La pieve di Fornovo è un capolavoro assoluto: gli elementi del grottesco si fondono con trame infernali, in un intrigo di misteri

@FrancescoGallina

Se fosse un’osteria, si chiamerebbe Taverna dei Satanassi, e agli infernali fornelli ci sarebbero diabolici Carlo Cracco che preparano ragù di avari e purè di peccatori vari e compositi. Gente che s’è tenuta tutto per sé, e non ha sborsato un soldo ai bisognosi, ma soprattutto alla Chiesa. Gente che merita di finire dentro un calderone di pece bollente, a cottura lenta, perché i demoni godono del male altrui. E ridono. Per gli uomini del Medioevo il messaggio era chiaro: o paghi le decime, o diventerai sugo per condire i piatti di Lucifero.

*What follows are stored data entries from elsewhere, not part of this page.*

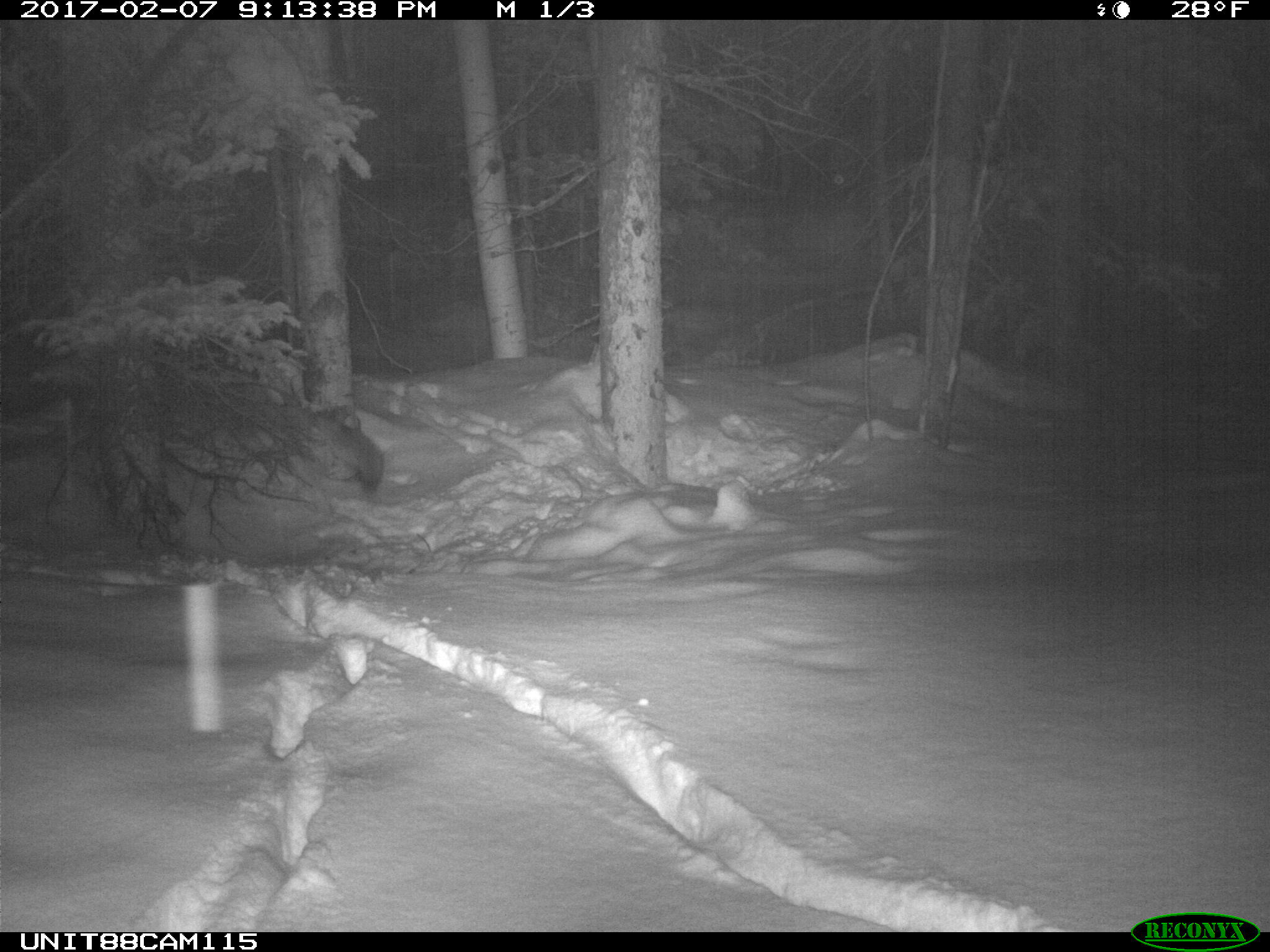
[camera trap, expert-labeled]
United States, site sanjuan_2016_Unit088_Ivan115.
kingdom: Animalia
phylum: Chordata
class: Mammalia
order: Carnivora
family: Canidae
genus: Canis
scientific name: Canis latrans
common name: coyote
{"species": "Canis latrans (coyote)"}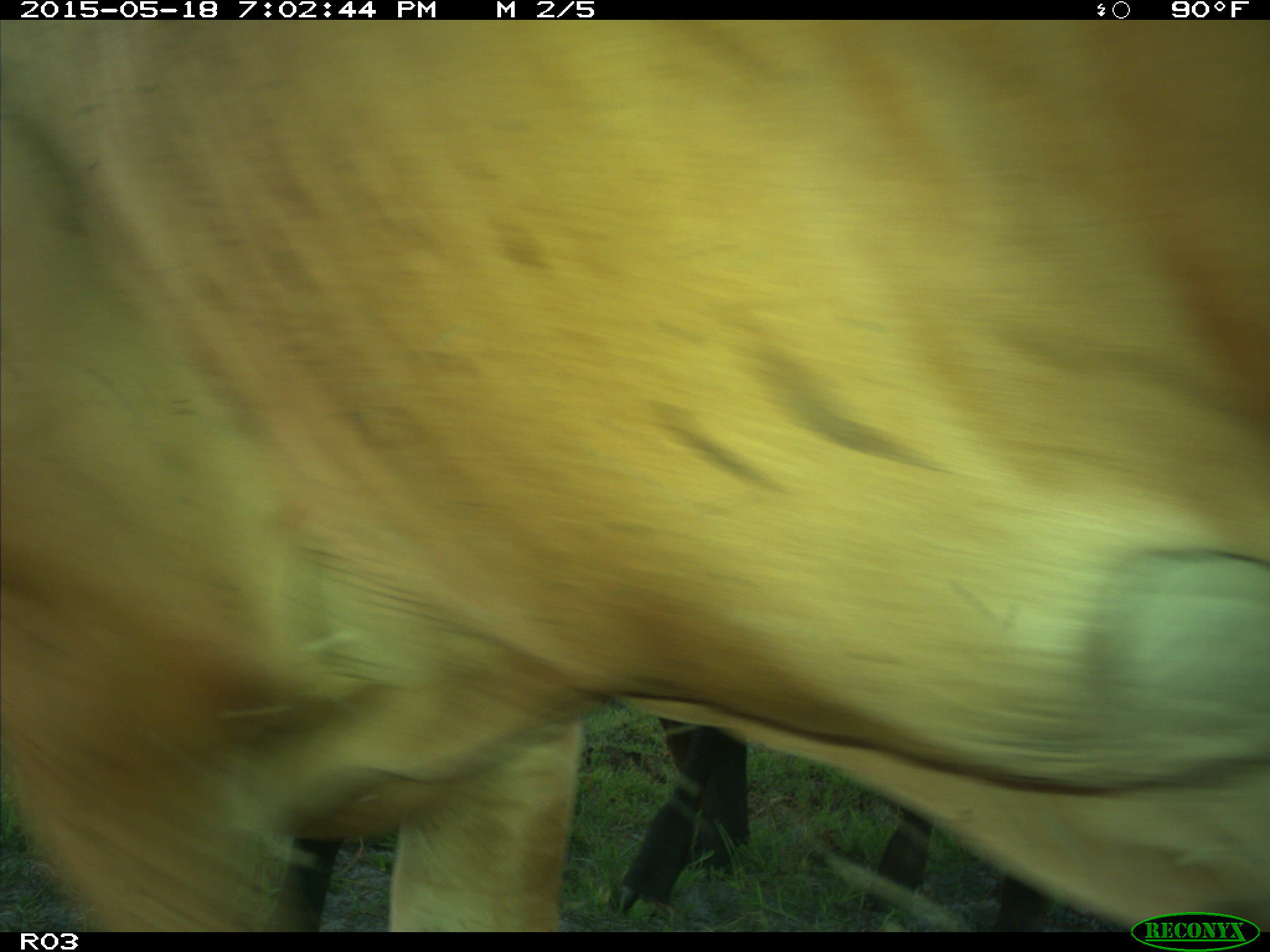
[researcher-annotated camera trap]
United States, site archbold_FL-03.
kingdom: Animalia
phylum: Chordata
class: Mammalia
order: Artiodactyla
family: Bovidae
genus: Bos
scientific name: Bos taurus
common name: domestic cow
Bos taurus (domestic cow).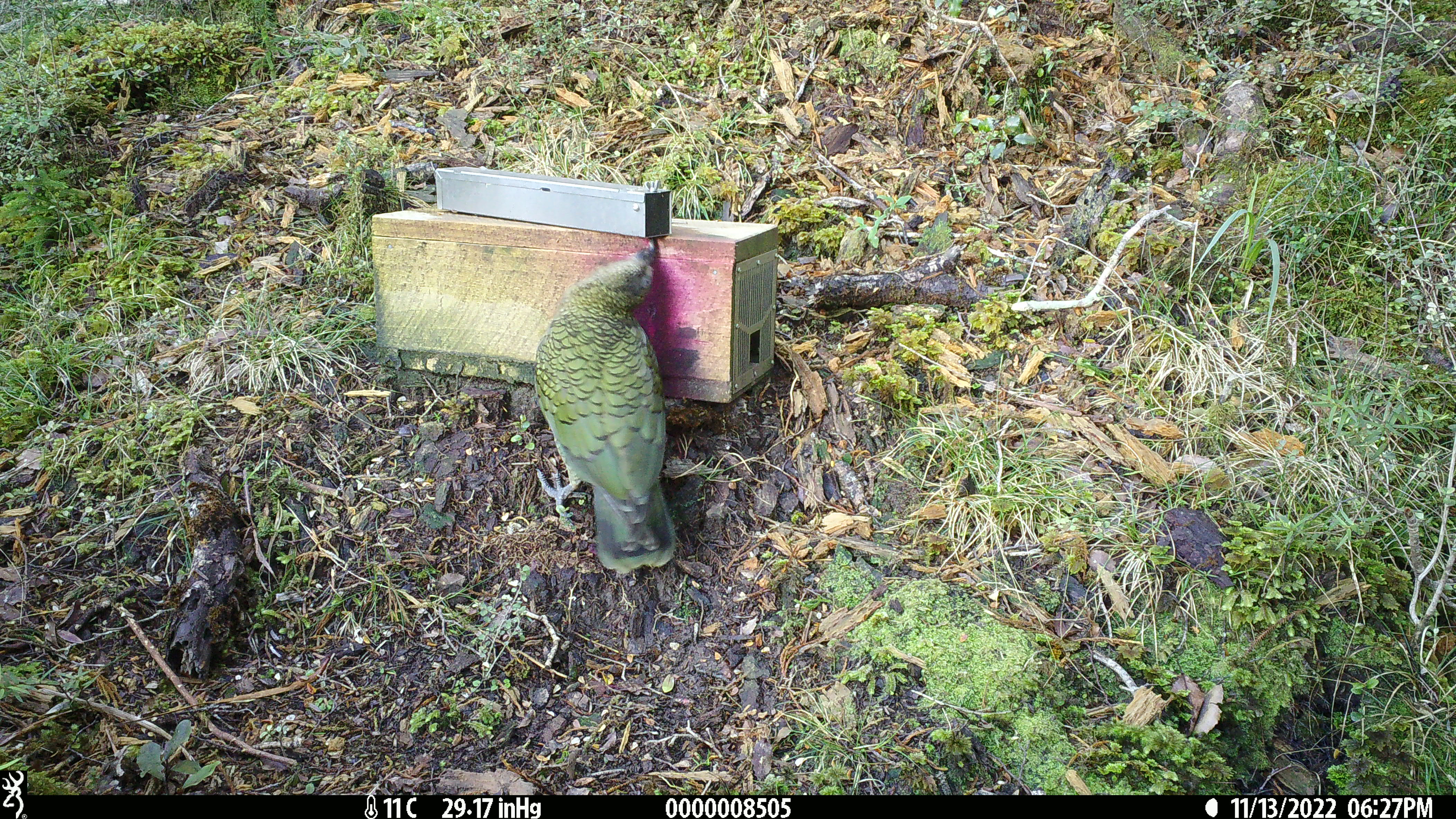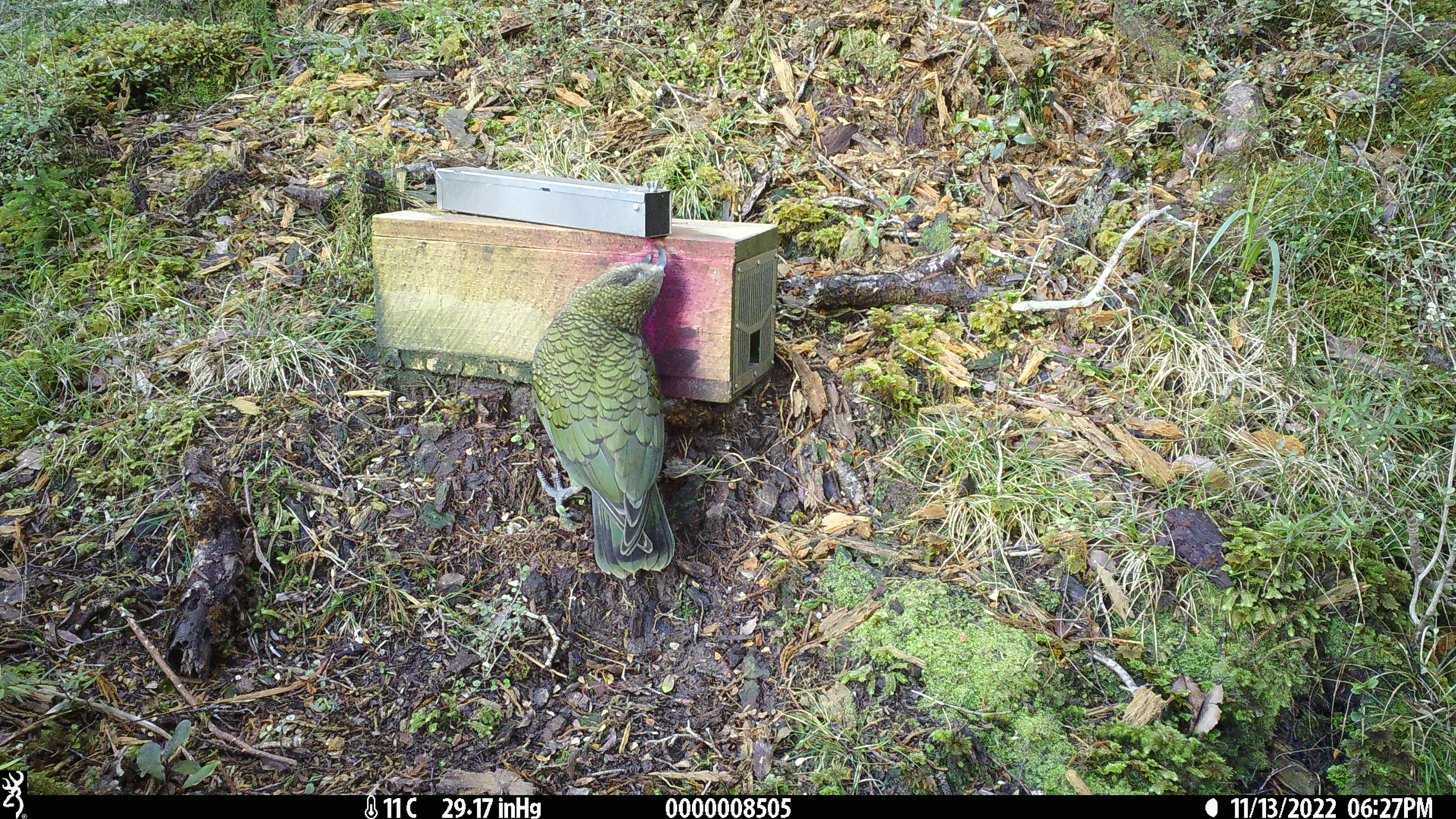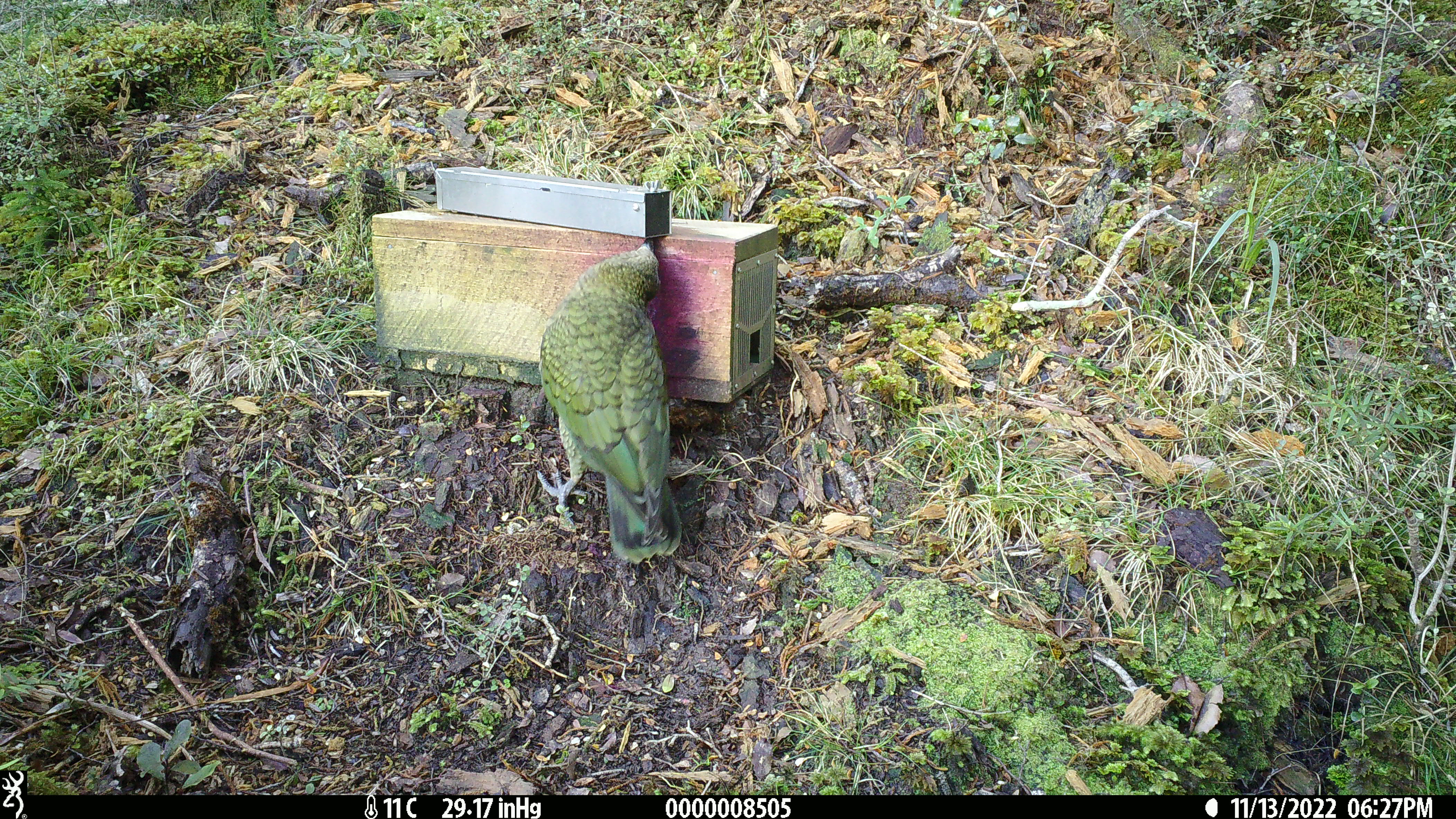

Ottocento anni prima della teorizzazione del grottesco, la pieve di Santa Maria Assunta di Fornovo ci offre uno dei più bei bassorilievi bassomedievali d’Italia. Sulla facciata a capanna, l’episodio dell’avaro all’Inferno è un capolavoro assoluto, talmente originale da anticipare le forme di un vivace cartone animato; con un diavolo sghignazzante terribilmente somigliante a Spank di “Hello! Spank” e un altro che sembra un alieno uscito da Futurama.

La lastra murata, in origine appartenente all’ambone, rappresenta sulla destra la già descritta cucina diabolica, mentre sulla sinistra offre l’enorme fauce di un drago dalle orecchie asinine e occhi equini. Un demone scaglia all’interno della sua bocca i dannati. Al centro, l’Avaro per eccellenza, gravato da pesi di ogni tipo: una grossa borsa, due bisacce che gli caricano le spalle e un grosso scrigno che gli viene posto sulla schiena da due diavoli.

Un contenitore romanico che presenta grandi interrogativi

Due lesene si aprono alle estremità. Quella di sinistra è decorata con un bassorilievo, un tempo di cantone, che raffigura l’Episodio dei lottatori. A destra, invece, due contrafforti comprendono l’ingresso laterale ad arco a tutto sesto, sormontato da un archivolto romanico in cui il tema della lotta è protagonista; al vertice domina un’aquila, circondata da animali quali un grifone, un drago, un uccello, un animale composito con la coda a trifoglio, due cavalli e quello che potrebbe essere un cacciatore. Una scena di caccia, dunque?

Ancora velata dal mistero è l’identità della statua acefala, scolpita quasi a tutto tondo, e che, sempre sulla facciata, si mostra allo spettatore caricata da cesto sulle spalle, con una bisaccia, un secchio e alcune chiavi appese alla cintura. Forse un pellegrino? Sicuramente il segnale stradale più rassicurante per il pellegrino reale. Le chiavi fungono da spia: sei sulla strada buona per Roma, dicono.

L’interno: spoglio solo all’apparenza

Ma lasciamo i nostri irrisolvibili interrogativi, ed entriamo, accolti dai capitelli narrativi del nartece: peccato originale, in primis, ma anche scene di danze e di animali. Sempre nel nartece – spazio riservato ai catecumeni e ai penitenti – ci si palesano le sculture di un re e di un vescovo. Figure che, accostate, non possono non farci pensare alla spietata lotta per le investiture, che prese avvio proprio nell’XI secolo, epoca a cui risale la nostra pieve, che non ha ancora finito di regalarci i suoi tesori.

Ecco allora la lastra frontale del pulpito, il cui marmo bianco ci racconta – con stile antelamico – la passione di Santa Margherita di Antiochia, martirizzata sotto l’imperatore Diocleziano. Eccola dunque davanti al perfetto Olibrio, brutalmente torturata e rinchiusa in carcere, trionfante in lotta contro il demonio e nel momento del martirio. Il campanile rintocca il mezzogiorno. Lasciamo alle spalle le tre navate e usciamo, alla ricerca di una qualche buona Osteria dove sgranocchiare qualcosa. Magari non carne di avaro.